The case languished over years of controversy, lawsuits and charges that investigators had bungled the case in which seven people were slain around closing time on Jan. 8, 1993. The victims were stuffed inside a cooler and a walk-in refrigerator.
Their bodies weren't found until 2:30 a.m. the next morning when the parents of one employee called police, concerned that their son had not returned home from work.
By the time the police arrived, the restaurant had been cleaned. Leaning against the counter was a bloodied mop that had been dragged across the floor.
Police surmised the brutal slayings occurred shortly after 9:10 p.m., when the store's cash register rang up a final sale: a $5 chicken dinner that included fries, a biscuit and a drink. Officers found the scraps of a chicken meal in a trash can inside the restaurant.
That meal proved critical to connecting one of the suspects to the crime. Law enforcement sources said DNA recovered from saliva found on the chicken dinner matched samples taken recently from the suspect, who was brought in after the woman spoke with police.
A law enforcement source said an informant in the investigation had earlier been an alibi witness for one of the two suspects in custody Thursday.
Members of the victims' families said they learned of the suspects from village officials.
Diane Mennes, whose brother-in-law Thomas was killed said: "We were told one person was in custody, but the cops didn't tell us very much."
Mennes and her husband, Jerry, of Palatine said they were not getting their hopes up about the news. "They've had a couple of suspects before, and it didn't pan out," she said. "So that's why we're waiting. But if it's legit, then we're going to be really happy."
For years, Joy McClain of Schaumburg would stop by the Palatine Police Department to see if there were any developments in the murder of her fiance, Marcus Nellsen, who was an employee at the restaurant.
She did the same Thursday morning, only to be told that the detectives were on other assignments and that they wouldn't be able to get back to her until next week.
"And then this happens tonight," McClain said. "I'm just keeping my fingers crossed that it all doesn't blow up and it's all a mistake. All I want to know is why--what went on and what happened?"
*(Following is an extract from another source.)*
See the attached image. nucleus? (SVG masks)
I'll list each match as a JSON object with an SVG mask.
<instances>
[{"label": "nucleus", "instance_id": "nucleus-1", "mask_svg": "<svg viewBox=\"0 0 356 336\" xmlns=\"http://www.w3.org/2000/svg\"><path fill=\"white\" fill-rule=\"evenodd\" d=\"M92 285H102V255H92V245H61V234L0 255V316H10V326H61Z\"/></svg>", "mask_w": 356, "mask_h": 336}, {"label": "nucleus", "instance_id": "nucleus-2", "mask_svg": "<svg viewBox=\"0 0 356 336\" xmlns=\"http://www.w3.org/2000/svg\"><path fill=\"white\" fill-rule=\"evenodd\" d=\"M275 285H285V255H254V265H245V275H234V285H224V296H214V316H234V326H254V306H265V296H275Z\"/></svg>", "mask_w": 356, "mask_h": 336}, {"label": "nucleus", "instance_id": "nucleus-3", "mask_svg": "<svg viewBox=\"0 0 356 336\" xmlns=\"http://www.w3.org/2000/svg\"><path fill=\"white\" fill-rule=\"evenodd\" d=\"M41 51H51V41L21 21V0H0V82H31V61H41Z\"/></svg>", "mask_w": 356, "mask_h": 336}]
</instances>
In addition to Mennes and Nellsen, the victims included the owners, Richard E. Ehlenfeldt, 50, and his wife, Lynn W., 49, of Arlington Heights, who had bought the restaurant just months before the slayings after he lost his job in a corporate shakeout.
Also slain were three other employees: Guadalupe Maldonado, 46, of Palatine, the restaurant's cook who had just taken the job after bringing his family back from Mexico; Michael C. Castro, 16, and Rico L. Solis, 17, both Palatine High School students working there part time. When Palatine police found the bodies, it was more than 5 1/2 hours after the 9 p.m. closing.
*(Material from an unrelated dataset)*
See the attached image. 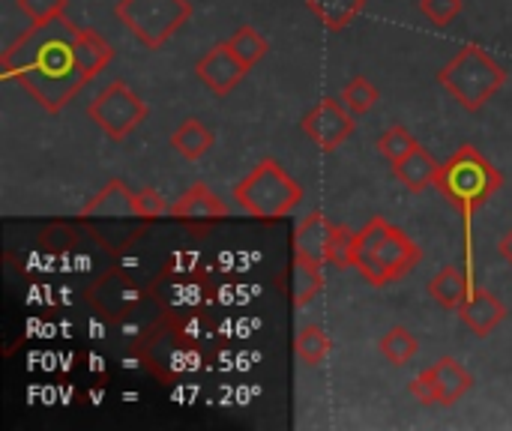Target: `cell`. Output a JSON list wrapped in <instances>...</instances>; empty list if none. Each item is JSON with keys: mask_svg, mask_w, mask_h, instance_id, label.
<instances>
[{"mask_svg": "<svg viewBox=\"0 0 512 431\" xmlns=\"http://www.w3.org/2000/svg\"><path fill=\"white\" fill-rule=\"evenodd\" d=\"M78 27L66 18L33 21L0 60L3 81H18L45 111L57 114L90 78L75 57Z\"/></svg>", "mask_w": 512, "mask_h": 431, "instance_id": "1", "label": "cell"}, {"mask_svg": "<svg viewBox=\"0 0 512 431\" xmlns=\"http://www.w3.org/2000/svg\"><path fill=\"white\" fill-rule=\"evenodd\" d=\"M501 183H504L501 171L471 144L459 147L456 156H450L438 171L435 186L462 213V225H465V273H468L471 291L477 288V282H474V231H471L474 228V210L483 207L501 189Z\"/></svg>", "mask_w": 512, "mask_h": 431, "instance_id": "2", "label": "cell"}, {"mask_svg": "<svg viewBox=\"0 0 512 431\" xmlns=\"http://www.w3.org/2000/svg\"><path fill=\"white\" fill-rule=\"evenodd\" d=\"M423 252L420 246L393 222L375 216L363 225V231L354 234L351 243V267L360 270V276L369 285H393L417 270Z\"/></svg>", "mask_w": 512, "mask_h": 431, "instance_id": "3", "label": "cell"}, {"mask_svg": "<svg viewBox=\"0 0 512 431\" xmlns=\"http://www.w3.org/2000/svg\"><path fill=\"white\" fill-rule=\"evenodd\" d=\"M438 84L468 111H480L504 84L507 69L480 45H465L441 72Z\"/></svg>", "mask_w": 512, "mask_h": 431, "instance_id": "4", "label": "cell"}, {"mask_svg": "<svg viewBox=\"0 0 512 431\" xmlns=\"http://www.w3.org/2000/svg\"><path fill=\"white\" fill-rule=\"evenodd\" d=\"M234 201L243 213L276 222L303 201V186L276 159H264L234 186Z\"/></svg>", "mask_w": 512, "mask_h": 431, "instance_id": "5", "label": "cell"}, {"mask_svg": "<svg viewBox=\"0 0 512 431\" xmlns=\"http://www.w3.org/2000/svg\"><path fill=\"white\" fill-rule=\"evenodd\" d=\"M114 15L144 48L156 51L189 21L192 6L186 0H120Z\"/></svg>", "mask_w": 512, "mask_h": 431, "instance_id": "6", "label": "cell"}, {"mask_svg": "<svg viewBox=\"0 0 512 431\" xmlns=\"http://www.w3.org/2000/svg\"><path fill=\"white\" fill-rule=\"evenodd\" d=\"M147 105L144 99L123 81H111L90 105H87V117L114 141H123L126 135H132L144 120H147Z\"/></svg>", "mask_w": 512, "mask_h": 431, "instance_id": "7", "label": "cell"}, {"mask_svg": "<svg viewBox=\"0 0 512 431\" xmlns=\"http://www.w3.org/2000/svg\"><path fill=\"white\" fill-rule=\"evenodd\" d=\"M147 339H150L147 342V366L156 369L165 381L198 372V366H201L198 339H192L177 321L153 330Z\"/></svg>", "mask_w": 512, "mask_h": 431, "instance_id": "8", "label": "cell"}, {"mask_svg": "<svg viewBox=\"0 0 512 431\" xmlns=\"http://www.w3.org/2000/svg\"><path fill=\"white\" fill-rule=\"evenodd\" d=\"M87 303H90L102 318L120 324V321L138 315V309H141V303H144V291H141L135 282H129L126 273L108 270L99 282L90 285Z\"/></svg>", "mask_w": 512, "mask_h": 431, "instance_id": "9", "label": "cell"}, {"mask_svg": "<svg viewBox=\"0 0 512 431\" xmlns=\"http://www.w3.org/2000/svg\"><path fill=\"white\" fill-rule=\"evenodd\" d=\"M303 132L312 144H318L321 150H336L348 141V135L354 132V114L345 108L342 99L327 96L321 99L306 117H303Z\"/></svg>", "mask_w": 512, "mask_h": 431, "instance_id": "10", "label": "cell"}, {"mask_svg": "<svg viewBox=\"0 0 512 431\" xmlns=\"http://www.w3.org/2000/svg\"><path fill=\"white\" fill-rule=\"evenodd\" d=\"M249 66L231 51L228 39L216 42L210 51H204L195 63V75L201 78V84L207 90H213L216 96H228L243 78H246Z\"/></svg>", "mask_w": 512, "mask_h": 431, "instance_id": "11", "label": "cell"}, {"mask_svg": "<svg viewBox=\"0 0 512 431\" xmlns=\"http://www.w3.org/2000/svg\"><path fill=\"white\" fill-rule=\"evenodd\" d=\"M153 297L156 303L165 309V312H174V315H192V312H201L207 297H210V288L201 276H192V273H183V276H165L156 282L153 288Z\"/></svg>", "mask_w": 512, "mask_h": 431, "instance_id": "12", "label": "cell"}, {"mask_svg": "<svg viewBox=\"0 0 512 431\" xmlns=\"http://www.w3.org/2000/svg\"><path fill=\"white\" fill-rule=\"evenodd\" d=\"M336 231H339V225H333L321 210L309 213L294 231V258H309V261H318L327 267Z\"/></svg>", "mask_w": 512, "mask_h": 431, "instance_id": "13", "label": "cell"}, {"mask_svg": "<svg viewBox=\"0 0 512 431\" xmlns=\"http://www.w3.org/2000/svg\"><path fill=\"white\" fill-rule=\"evenodd\" d=\"M84 219H138V207H135V192L123 183V180H108L84 207H81Z\"/></svg>", "mask_w": 512, "mask_h": 431, "instance_id": "14", "label": "cell"}, {"mask_svg": "<svg viewBox=\"0 0 512 431\" xmlns=\"http://www.w3.org/2000/svg\"><path fill=\"white\" fill-rule=\"evenodd\" d=\"M168 213L183 222H213V219H228L231 210L207 183H195L192 189L180 195L177 204H171Z\"/></svg>", "mask_w": 512, "mask_h": 431, "instance_id": "15", "label": "cell"}, {"mask_svg": "<svg viewBox=\"0 0 512 431\" xmlns=\"http://www.w3.org/2000/svg\"><path fill=\"white\" fill-rule=\"evenodd\" d=\"M459 318L465 321V327H468L474 336L486 339V336L507 318V306H504L492 291L474 288V291L468 294V300L462 303Z\"/></svg>", "mask_w": 512, "mask_h": 431, "instance_id": "16", "label": "cell"}, {"mask_svg": "<svg viewBox=\"0 0 512 431\" xmlns=\"http://www.w3.org/2000/svg\"><path fill=\"white\" fill-rule=\"evenodd\" d=\"M429 375H432L435 390H438V405H444V408L456 405V402H459L462 396H468L471 387H474L471 372H468L462 363H456L453 357H444V360H438L435 366H429Z\"/></svg>", "mask_w": 512, "mask_h": 431, "instance_id": "17", "label": "cell"}, {"mask_svg": "<svg viewBox=\"0 0 512 431\" xmlns=\"http://www.w3.org/2000/svg\"><path fill=\"white\" fill-rule=\"evenodd\" d=\"M393 171H396V177L411 189V192H423V189H429V186H435L438 183V171H441V165L432 159V153L426 150V147H414L402 162H396L393 165Z\"/></svg>", "mask_w": 512, "mask_h": 431, "instance_id": "18", "label": "cell"}, {"mask_svg": "<svg viewBox=\"0 0 512 431\" xmlns=\"http://www.w3.org/2000/svg\"><path fill=\"white\" fill-rule=\"evenodd\" d=\"M75 57H78V66L87 72V78H93V75H99V72L111 63L114 48H111V42H108L102 33H96V30H90V27H78V36H75Z\"/></svg>", "mask_w": 512, "mask_h": 431, "instance_id": "19", "label": "cell"}, {"mask_svg": "<svg viewBox=\"0 0 512 431\" xmlns=\"http://www.w3.org/2000/svg\"><path fill=\"white\" fill-rule=\"evenodd\" d=\"M468 294H471V282H468V273L459 270V267H444V270L429 282V297H432L438 306L450 309V312H459L462 303L468 300Z\"/></svg>", "mask_w": 512, "mask_h": 431, "instance_id": "20", "label": "cell"}, {"mask_svg": "<svg viewBox=\"0 0 512 431\" xmlns=\"http://www.w3.org/2000/svg\"><path fill=\"white\" fill-rule=\"evenodd\" d=\"M171 147L189 159V162H198L210 147H213V132L198 120V117H189L183 120L174 132H171Z\"/></svg>", "mask_w": 512, "mask_h": 431, "instance_id": "21", "label": "cell"}, {"mask_svg": "<svg viewBox=\"0 0 512 431\" xmlns=\"http://www.w3.org/2000/svg\"><path fill=\"white\" fill-rule=\"evenodd\" d=\"M306 9L333 33L345 30L363 9L366 0H306Z\"/></svg>", "mask_w": 512, "mask_h": 431, "instance_id": "22", "label": "cell"}, {"mask_svg": "<svg viewBox=\"0 0 512 431\" xmlns=\"http://www.w3.org/2000/svg\"><path fill=\"white\" fill-rule=\"evenodd\" d=\"M291 288H294V306L300 309L309 306L324 291V264L309 261V258H294Z\"/></svg>", "mask_w": 512, "mask_h": 431, "instance_id": "23", "label": "cell"}, {"mask_svg": "<svg viewBox=\"0 0 512 431\" xmlns=\"http://www.w3.org/2000/svg\"><path fill=\"white\" fill-rule=\"evenodd\" d=\"M378 348H381V354H384V360H387V363H393V366H405V363H411V360L417 357V351H420V339H417L408 327H390V330L381 336Z\"/></svg>", "mask_w": 512, "mask_h": 431, "instance_id": "24", "label": "cell"}, {"mask_svg": "<svg viewBox=\"0 0 512 431\" xmlns=\"http://www.w3.org/2000/svg\"><path fill=\"white\" fill-rule=\"evenodd\" d=\"M294 348H297V357H300L306 366H321V363L330 357L333 342H330V336H327L318 324H309V327H303V330L297 333Z\"/></svg>", "mask_w": 512, "mask_h": 431, "instance_id": "25", "label": "cell"}, {"mask_svg": "<svg viewBox=\"0 0 512 431\" xmlns=\"http://www.w3.org/2000/svg\"><path fill=\"white\" fill-rule=\"evenodd\" d=\"M228 45H231V51L252 69L267 51H270V45H267V39L255 30V27H249V24H243V27H237L231 36H228Z\"/></svg>", "mask_w": 512, "mask_h": 431, "instance_id": "26", "label": "cell"}, {"mask_svg": "<svg viewBox=\"0 0 512 431\" xmlns=\"http://www.w3.org/2000/svg\"><path fill=\"white\" fill-rule=\"evenodd\" d=\"M342 102H345V108L354 114V117H360V114H366L375 102H378V87L366 78V75H354L345 87H342V96H339Z\"/></svg>", "mask_w": 512, "mask_h": 431, "instance_id": "27", "label": "cell"}, {"mask_svg": "<svg viewBox=\"0 0 512 431\" xmlns=\"http://www.w3.org/2000/svg\"><path fill=\"white\" fill-rule=\"evenodd\" d=\"M414 147H417V138H414L405 126H390V129L378 138V153H381L390 165L402 162Z\"/></svg>", "mask_w": 512, "mask_h": 431, "instance_id": "28", "label": "cell"}, {"mask_svg": "<svg viewBox=\"0 0 512 431\" xmlns=\"http://www.w3.org/2000/svg\"><path fill=\"white\" fill-rule=\"evenodd\" d=\"M465 0H420L423 15L435 24V27H447L459 12H462Z\"/></svg>", "mask_w": 512, "mask_h": 431, "instance_id": "29", "label": "cell"}, {"mask_svg": "<svg viewBox=\"0 0 512 431\" xmlns=\"http://www.w3.org/2000/svg\"><path fill=\"white\" fill-rule=\"evenodd\" d=\"M18 9L30 21H48L66 12V0H18Z\"/></svg>", "mask_w": 512, "mask_h": 431, "instance_id": "30", "label": "cell"}, {"mask_svg": "<svg viewBox=\"0 0 512 431\" xmlns=\"http://www.w3.org/2000/svg\"><path fill=\"white\" fill-rule=\"evenodd\" d=\"M135 207H138V219H159V216H165L171 210L156 189H138L135 192Z\"/></svg>", "mask_w": 512, "mask_h": 431, "instance_id": "31", "label": "cell"}, {"mask_svg": "<svg viewBox=\"0 0 512 431\" xmlns=\"http://www.w3.org/2000/svg\"><path fill=\"white\" fill-rule=\"evenodd\" d=\"M351 243H354V231L348 225H339L333 249H330V267H336V270L351 267Z\"/></svg>", "mask_w": 512, "mask_h": 431, "instance_id": "32", "label": "cell"}, {"mask_svg": "<svg viewBox=\"0 0 512 431\" xmlns=\"http://www.w3.org/2000/svg\"><path fill=\"white\" fill-rule=\"evenodd\" d=\"M408 393H411L420 405H438V390H435V381H432L429 369L420 372V375L408 384Z\"/></svg>", "mask_w": 512, "mask_h": 431, "instance_id": "33", "label": "cell"}, {"mask_svg": "<svg viewBox=\"0 0 512 431\" xmlns=\"http://www.w3.org/2000/svg\"><path fill=\"white\" fill-rule=\"evenodd\" d=\"M498 255H501V258H504V261L512 267V228L504 234V237H501V243H498Z\"/></svg>", "mask_w": 512, "mask_h": 431, "instance_id": "34", "label": "cell"}]
</instances>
When officers arrived at the store, they spotted the rear door open at the restaurant at 168 W. Northwest Highway. Inside, they found the seven bodies in a cooler and in a walk-in refrigerator.
The building no longer exists. It was razed in April 2001 after housing a dry cleaning establishment, then standing vacant for several years.
At one point, a 100-member police task force was investigating the case. But that has since dwindled over the years to a handful of officers now working the case.
Police believe the killer or killers entered the restaurant shortly before closing, but the bodies were not found until hours later.
The Better Government Association had been a highly vocal critic of the Palatine Police Department's handing of the case. But a report in August 2000 by a team of lawyers and police appointed by the Illinois State Crime Commission defended police and disputed the earlier criticism by the BGA.
A new crime-fighting technique was used early in 2000, when investigators took DNA samples from former suspects and others connected to the case to compare with human DNA in saliva found on partially eaten chicken meals that had been discarded in the restaurant.
At the time, investigators said the meal and other evidence linked to it backs up a long-held theory: that the killer or killers talked their way into the restaurant at closing time on the pretext of buying food.
Controversy in the case included allegations that security practices at Brown's Chicken & Pasta Inc. were partly responsible for the deaths. The charges were in a suit filed in 1995 by Emmanuel Castro and Evelyn Urgena, mother of Rico Solis. Their sons were among the seven workers found dead in the restaurant.